In one timeline, Phi is killed, and Diana and Sigma are trapped in the facility. They discover a transporter device, which they use to send copies of themselves to another timeline; their original selves remain, however, and the transporter takes ten months to recharge. They begin a relationship, and Diana later gives birth to fraternal twins, a boy and a girl whom they name Delta and Phi. Using the recharged transporter, they send the babies to the past, to keep them safe from Zero. In another timeline, Akane realizes that Carlos can send his consciousness between timelines in times of danger, which she calls "Spacetime Human Internal Fluctuating Transfer", or "shifting". Through the resonance from Carlos's ability, C-Team shifts between timelines to collect passwords, but Zero sends the boy in the helmet – revealed to be a humanoid robot named Sean – to attack them for violating the rules.

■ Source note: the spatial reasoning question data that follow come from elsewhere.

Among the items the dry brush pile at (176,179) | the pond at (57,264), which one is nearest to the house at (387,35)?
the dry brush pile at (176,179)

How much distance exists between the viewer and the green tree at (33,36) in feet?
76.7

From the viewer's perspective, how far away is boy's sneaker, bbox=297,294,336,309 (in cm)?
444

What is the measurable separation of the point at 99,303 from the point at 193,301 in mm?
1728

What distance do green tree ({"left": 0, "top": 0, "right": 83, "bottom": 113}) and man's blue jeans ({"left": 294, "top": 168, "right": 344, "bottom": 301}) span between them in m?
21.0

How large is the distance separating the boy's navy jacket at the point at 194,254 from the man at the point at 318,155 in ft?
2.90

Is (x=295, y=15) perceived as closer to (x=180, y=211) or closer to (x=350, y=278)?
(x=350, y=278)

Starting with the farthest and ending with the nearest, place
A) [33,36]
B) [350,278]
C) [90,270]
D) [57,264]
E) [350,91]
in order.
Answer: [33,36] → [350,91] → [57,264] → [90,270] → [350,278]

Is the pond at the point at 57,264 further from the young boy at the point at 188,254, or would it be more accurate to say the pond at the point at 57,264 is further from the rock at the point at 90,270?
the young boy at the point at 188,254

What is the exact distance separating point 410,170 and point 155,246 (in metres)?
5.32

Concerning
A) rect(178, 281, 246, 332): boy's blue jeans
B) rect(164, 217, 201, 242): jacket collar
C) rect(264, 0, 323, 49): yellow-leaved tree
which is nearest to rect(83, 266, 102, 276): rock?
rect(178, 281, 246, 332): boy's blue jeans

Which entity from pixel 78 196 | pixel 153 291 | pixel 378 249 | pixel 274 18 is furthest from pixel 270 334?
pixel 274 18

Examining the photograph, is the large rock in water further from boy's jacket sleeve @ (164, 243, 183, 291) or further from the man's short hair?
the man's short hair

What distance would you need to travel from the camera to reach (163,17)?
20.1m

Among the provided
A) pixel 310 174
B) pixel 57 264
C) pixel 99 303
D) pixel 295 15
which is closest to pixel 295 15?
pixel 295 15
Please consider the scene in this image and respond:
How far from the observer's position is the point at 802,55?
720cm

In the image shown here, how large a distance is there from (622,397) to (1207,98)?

Carlos flees by shifting to the timeline that the copies of Diana and Sigma had been transported to. Diana and Sigma reach a room with sleeping pods, where they find and wake up Eric and Sean, and find the dead bodies of the remaining participants. Armed with a shotgun, Eric demands to know who killed Mira; Carlos says that he must be innocent as he was in the C Ward, but Diana realizes that the wards are not separate: there is only one lounge, which changes its appearance using projection mapping. They realize that only one team is active at a time, while the rest are kept asleep in the pods. Sean reveals Zero's true identity: he is Delta, an elderly man thought to be wheelchair-bound, deaf, blind and mute, who had been with Q-Team the entire time, but off-camera from the player's perspective. He admits that he killed Mira, and prevents the participants from escaping by using his esper abilities to make Eric shoot everyone but Diana.
In the timeline leading to the events of Virtue's Last Reward, Phi is infected with Radical-6, which has a 75% possibility of causing suicidal intention. Junpei and Akane learn that Zero caused a Radical-6 outbreak in the hopes that it would kill a religious fanatic who would cause the complete extinction of humanity; Radical-6 was seen as the lesser evil, as it would allow two billion people to survive. In the timeline where no teams were executed, the participants who are able to shift recall their memories from previous timelines. Delta says that he ran the Decision Game to ensure his and Phi's birth, and to cause epigenetic changes in Diana and Sigma, giving Phi the ability to shift and Delta the ability to read minds and briefly control others' bodies.